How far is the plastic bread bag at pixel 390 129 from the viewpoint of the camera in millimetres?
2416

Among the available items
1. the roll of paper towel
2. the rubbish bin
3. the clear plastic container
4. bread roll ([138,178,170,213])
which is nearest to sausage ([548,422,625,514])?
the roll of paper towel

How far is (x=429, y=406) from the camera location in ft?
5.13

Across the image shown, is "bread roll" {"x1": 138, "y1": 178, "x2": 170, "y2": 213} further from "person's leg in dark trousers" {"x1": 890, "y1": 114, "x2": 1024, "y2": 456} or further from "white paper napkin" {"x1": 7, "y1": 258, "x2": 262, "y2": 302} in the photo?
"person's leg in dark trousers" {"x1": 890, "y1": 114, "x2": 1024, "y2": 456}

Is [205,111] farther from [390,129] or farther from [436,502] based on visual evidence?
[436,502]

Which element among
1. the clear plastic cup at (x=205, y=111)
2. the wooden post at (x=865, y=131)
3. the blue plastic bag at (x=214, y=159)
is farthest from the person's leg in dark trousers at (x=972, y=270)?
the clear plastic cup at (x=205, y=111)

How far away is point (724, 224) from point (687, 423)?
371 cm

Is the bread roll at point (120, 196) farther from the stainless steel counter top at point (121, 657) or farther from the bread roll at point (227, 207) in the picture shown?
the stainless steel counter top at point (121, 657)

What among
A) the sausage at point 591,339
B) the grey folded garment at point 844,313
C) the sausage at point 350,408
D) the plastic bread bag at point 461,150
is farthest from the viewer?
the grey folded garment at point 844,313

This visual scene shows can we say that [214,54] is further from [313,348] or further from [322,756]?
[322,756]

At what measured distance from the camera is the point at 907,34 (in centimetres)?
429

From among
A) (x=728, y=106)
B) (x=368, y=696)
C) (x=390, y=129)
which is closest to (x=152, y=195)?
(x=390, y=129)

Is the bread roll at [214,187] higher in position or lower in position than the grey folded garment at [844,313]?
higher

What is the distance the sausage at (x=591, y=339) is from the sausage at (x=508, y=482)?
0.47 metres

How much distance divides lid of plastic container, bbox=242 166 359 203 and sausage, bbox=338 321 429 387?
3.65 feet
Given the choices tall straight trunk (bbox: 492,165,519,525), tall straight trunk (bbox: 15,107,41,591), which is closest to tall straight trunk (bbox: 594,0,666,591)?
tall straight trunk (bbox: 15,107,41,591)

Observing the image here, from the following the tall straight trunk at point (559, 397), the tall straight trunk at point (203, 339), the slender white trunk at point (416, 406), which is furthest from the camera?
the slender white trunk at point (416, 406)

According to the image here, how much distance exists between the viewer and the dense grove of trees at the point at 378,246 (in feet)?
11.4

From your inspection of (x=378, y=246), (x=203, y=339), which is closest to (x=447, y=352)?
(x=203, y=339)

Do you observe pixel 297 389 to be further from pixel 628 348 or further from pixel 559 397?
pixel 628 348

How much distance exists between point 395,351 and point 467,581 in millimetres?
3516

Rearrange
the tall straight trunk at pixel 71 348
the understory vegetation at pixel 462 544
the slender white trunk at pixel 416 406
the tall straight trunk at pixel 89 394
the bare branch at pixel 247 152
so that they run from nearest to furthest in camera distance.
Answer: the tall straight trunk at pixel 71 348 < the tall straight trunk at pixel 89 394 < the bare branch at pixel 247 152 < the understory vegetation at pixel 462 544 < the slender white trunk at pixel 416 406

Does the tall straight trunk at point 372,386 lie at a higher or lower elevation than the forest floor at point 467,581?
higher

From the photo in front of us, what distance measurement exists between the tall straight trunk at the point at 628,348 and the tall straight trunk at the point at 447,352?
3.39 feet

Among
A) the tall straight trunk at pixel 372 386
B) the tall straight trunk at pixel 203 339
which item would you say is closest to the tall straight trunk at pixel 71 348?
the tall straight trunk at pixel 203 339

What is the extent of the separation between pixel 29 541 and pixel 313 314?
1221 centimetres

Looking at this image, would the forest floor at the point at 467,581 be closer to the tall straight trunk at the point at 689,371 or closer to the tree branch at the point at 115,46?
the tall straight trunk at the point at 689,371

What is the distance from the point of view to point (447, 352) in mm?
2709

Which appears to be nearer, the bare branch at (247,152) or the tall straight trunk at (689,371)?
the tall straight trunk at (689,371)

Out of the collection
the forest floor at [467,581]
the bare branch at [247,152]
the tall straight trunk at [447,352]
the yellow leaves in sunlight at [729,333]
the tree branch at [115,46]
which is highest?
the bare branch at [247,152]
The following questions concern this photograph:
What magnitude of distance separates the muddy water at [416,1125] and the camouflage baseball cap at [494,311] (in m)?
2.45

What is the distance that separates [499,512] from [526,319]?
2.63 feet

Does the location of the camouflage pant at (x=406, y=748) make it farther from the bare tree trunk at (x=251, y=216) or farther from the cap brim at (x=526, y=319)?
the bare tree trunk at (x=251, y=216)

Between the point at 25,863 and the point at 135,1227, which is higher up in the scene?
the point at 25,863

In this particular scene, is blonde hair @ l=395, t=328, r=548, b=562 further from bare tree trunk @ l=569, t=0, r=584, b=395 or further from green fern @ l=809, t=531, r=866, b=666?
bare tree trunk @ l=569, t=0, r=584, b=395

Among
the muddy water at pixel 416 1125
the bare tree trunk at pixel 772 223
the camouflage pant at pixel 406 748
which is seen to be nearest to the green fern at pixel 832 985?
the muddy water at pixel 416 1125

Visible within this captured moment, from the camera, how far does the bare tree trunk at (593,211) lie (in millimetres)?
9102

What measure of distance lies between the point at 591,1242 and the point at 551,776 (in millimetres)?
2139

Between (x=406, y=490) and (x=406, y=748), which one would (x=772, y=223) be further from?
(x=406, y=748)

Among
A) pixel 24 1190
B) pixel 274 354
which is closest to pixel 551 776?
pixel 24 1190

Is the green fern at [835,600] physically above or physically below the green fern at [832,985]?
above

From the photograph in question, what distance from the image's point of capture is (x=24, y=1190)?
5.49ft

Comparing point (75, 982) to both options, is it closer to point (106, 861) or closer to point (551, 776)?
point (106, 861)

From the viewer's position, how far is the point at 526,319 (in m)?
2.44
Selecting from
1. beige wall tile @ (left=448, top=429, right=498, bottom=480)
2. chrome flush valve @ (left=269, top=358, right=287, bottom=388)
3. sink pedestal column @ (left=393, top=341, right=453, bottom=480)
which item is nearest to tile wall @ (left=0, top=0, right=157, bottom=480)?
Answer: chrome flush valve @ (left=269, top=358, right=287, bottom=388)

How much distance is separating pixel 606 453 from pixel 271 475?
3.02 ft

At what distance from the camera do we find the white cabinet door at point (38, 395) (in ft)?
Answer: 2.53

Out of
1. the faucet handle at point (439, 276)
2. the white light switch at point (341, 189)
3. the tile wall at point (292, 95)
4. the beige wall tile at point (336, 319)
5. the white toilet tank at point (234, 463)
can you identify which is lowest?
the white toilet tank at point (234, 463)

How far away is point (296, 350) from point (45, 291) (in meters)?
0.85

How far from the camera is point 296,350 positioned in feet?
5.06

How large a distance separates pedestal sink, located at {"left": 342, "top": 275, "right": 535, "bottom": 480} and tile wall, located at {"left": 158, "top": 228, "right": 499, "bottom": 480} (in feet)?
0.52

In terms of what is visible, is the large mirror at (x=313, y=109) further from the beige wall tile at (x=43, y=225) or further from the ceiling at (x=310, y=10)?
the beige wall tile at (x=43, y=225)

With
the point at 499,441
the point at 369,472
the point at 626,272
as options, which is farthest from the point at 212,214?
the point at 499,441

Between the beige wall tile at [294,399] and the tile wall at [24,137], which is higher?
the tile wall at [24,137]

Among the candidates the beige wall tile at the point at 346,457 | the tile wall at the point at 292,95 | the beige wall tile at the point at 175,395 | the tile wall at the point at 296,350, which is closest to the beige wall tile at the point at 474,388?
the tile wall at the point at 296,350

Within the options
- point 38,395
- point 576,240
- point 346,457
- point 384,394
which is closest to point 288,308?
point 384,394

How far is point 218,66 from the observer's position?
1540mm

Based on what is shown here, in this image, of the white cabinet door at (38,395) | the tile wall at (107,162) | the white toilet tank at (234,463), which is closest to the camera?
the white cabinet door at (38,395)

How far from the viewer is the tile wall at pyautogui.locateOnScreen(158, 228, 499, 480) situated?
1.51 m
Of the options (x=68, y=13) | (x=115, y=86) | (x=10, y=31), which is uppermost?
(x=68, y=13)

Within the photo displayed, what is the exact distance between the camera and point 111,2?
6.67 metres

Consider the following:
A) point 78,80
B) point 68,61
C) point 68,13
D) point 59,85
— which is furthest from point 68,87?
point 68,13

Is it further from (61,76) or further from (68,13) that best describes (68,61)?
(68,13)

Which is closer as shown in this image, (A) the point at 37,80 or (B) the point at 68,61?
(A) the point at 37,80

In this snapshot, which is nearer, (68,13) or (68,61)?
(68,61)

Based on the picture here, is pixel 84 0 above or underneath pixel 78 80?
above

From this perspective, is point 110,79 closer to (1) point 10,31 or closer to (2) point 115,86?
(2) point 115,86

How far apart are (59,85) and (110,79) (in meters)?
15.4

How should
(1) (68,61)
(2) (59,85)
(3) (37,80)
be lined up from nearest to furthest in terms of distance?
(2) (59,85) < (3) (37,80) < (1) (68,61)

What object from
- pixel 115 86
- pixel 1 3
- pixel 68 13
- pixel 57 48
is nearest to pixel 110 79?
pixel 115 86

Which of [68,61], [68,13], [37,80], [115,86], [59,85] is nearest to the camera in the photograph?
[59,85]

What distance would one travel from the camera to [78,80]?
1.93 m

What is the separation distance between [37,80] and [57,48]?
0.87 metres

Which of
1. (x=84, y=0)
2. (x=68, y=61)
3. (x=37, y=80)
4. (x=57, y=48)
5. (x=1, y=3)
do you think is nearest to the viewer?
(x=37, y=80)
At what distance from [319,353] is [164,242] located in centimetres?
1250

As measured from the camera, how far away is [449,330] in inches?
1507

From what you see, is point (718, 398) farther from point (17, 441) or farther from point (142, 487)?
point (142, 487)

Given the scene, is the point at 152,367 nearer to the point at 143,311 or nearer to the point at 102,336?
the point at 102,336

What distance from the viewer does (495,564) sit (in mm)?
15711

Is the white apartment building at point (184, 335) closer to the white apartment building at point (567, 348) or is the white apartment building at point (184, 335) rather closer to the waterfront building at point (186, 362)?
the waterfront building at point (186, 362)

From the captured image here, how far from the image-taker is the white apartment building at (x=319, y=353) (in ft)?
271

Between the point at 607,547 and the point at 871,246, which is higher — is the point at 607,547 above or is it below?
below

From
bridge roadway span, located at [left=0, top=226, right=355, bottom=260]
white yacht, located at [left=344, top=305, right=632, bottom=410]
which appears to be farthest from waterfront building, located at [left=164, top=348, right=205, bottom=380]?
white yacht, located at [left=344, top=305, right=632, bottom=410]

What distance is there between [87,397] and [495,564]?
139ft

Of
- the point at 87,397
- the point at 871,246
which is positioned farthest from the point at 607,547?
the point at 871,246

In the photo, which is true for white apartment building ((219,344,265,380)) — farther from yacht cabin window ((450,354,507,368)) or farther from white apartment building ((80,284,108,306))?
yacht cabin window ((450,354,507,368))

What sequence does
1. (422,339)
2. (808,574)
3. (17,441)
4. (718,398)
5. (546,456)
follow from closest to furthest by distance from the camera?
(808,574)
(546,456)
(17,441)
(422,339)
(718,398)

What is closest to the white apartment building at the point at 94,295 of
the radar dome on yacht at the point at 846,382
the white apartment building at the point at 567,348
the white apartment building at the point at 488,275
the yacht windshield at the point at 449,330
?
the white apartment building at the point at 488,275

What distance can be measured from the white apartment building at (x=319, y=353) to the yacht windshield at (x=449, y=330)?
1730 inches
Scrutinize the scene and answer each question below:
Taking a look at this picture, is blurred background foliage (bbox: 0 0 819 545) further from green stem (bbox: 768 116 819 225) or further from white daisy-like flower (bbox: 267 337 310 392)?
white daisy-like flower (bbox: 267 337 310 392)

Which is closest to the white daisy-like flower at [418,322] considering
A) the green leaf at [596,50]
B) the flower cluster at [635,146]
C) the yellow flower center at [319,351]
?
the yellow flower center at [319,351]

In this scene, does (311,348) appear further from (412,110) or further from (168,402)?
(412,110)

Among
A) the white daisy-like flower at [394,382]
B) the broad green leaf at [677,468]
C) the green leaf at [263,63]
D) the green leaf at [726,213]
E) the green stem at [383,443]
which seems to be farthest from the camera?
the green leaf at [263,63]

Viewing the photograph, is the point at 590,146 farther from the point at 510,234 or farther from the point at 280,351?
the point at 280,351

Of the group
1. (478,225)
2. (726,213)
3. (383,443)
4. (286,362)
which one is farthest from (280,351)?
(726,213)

********************

Repeat exactly the lines from the line containing "What distance can" through the last line of the records above, including both, and nothing else.

What distance can be measured from the white apartment building at (x=319, y=353) to the yacht windshield at (x=449, y=330)?
1730 inches
Scrutinize the scene and answer each question below:
Taking a look at this picture, is blurred background foliage (bbox: 0 0 819 545) further from green stem (bbox: 768 116 819 225) or further from white daisy-like flower (bbox: 267 337 310 392)?
white daisy-like flower (bbox: 267 337 310 392)

Which is closest to the white daisy-like flower at [418,322] considering
A) the green leaf at [596,50]
B) the flower cluster at [635,146]
C) the yellow flower center at [319,351]
?
the yellow flower center at [319,351]

In this scene, does (311,348) appear further from (412,110) or further from (168,402)?
(412,110)

Among
A) the white daisy-like flower at [394,382]
B) the broad green leaf at [677,468]
C) the green leaf at [263,63]
D) the green leaf at [726,213]
E) the green stem at [383,443]
which seems to be farthest from the camera?
the green leaf at [263,63]

Viewing the photograph, is the point at 590,146 farther from the point at 510,234 or farther from the point at 280,351?
the point at 280,351

Of the group
1. (478,225)
2. (726,213)
3. (383,443)
4. (286,362)
which one is farthest from (280,351)?
(726,213)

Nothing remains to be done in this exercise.